§ The task: Here the answer must be the exact run of lines from the line holding "kingdom: Animalia" to the end of the material below, and nothing else.

§ Raw data:
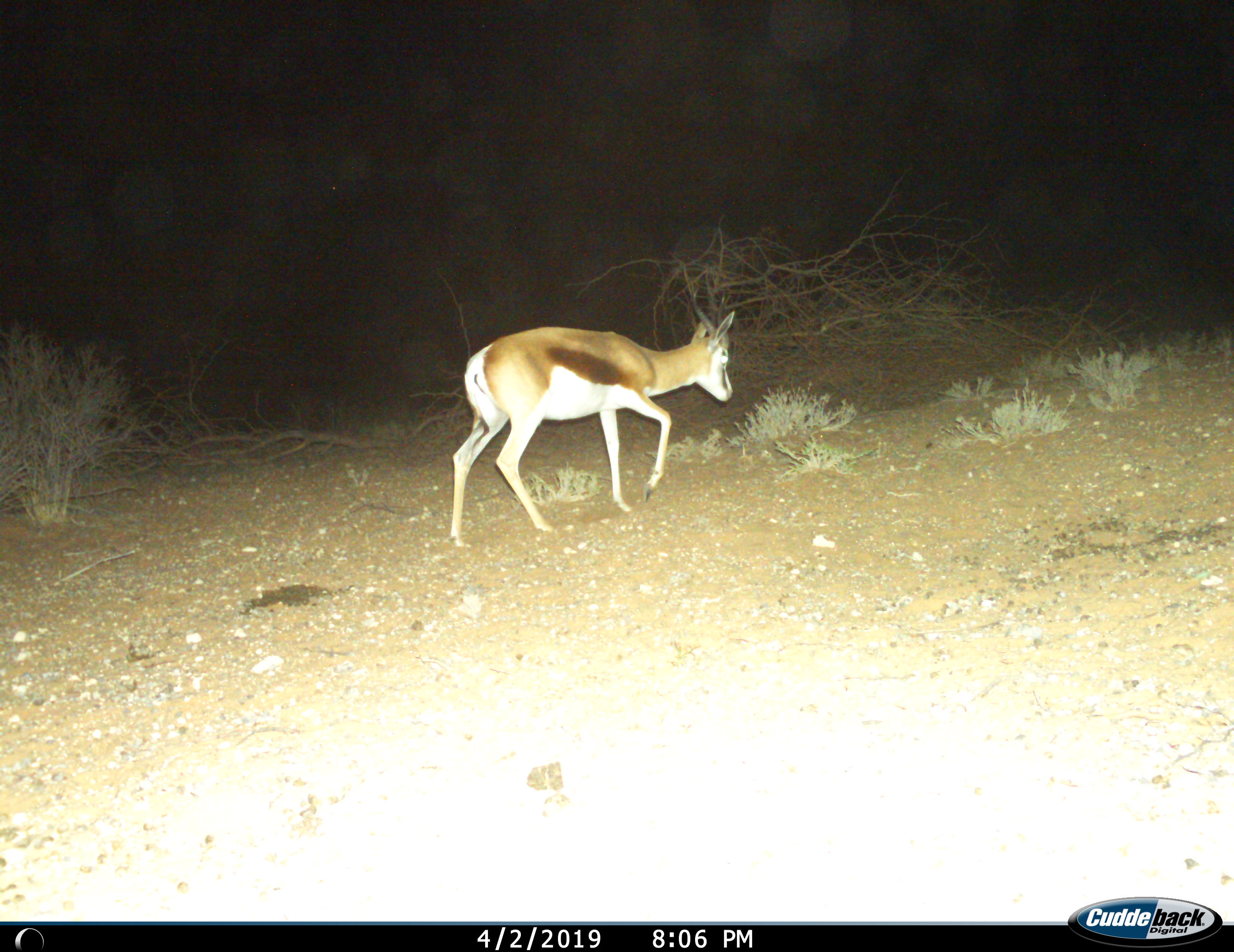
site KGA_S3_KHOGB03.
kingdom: Animalia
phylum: Chordata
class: Mammalia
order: Artiodactyla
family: Bovidae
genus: Antidorcas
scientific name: Antidorcas marsupialis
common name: springbok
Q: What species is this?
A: Springbok (Antidorcas marsupialis).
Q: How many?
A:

§ Result:
kingdom: Animalia
phylum: Chordata
class: Mammalia
order: Artiodactyla
family: Bovidae
genus: Antidorcas
scientific name: Antidorcas marsupialis
common name: springbok
Q: What species is this?
A: Springbok (Antidorcas marsupialis).
Q: How many?
A:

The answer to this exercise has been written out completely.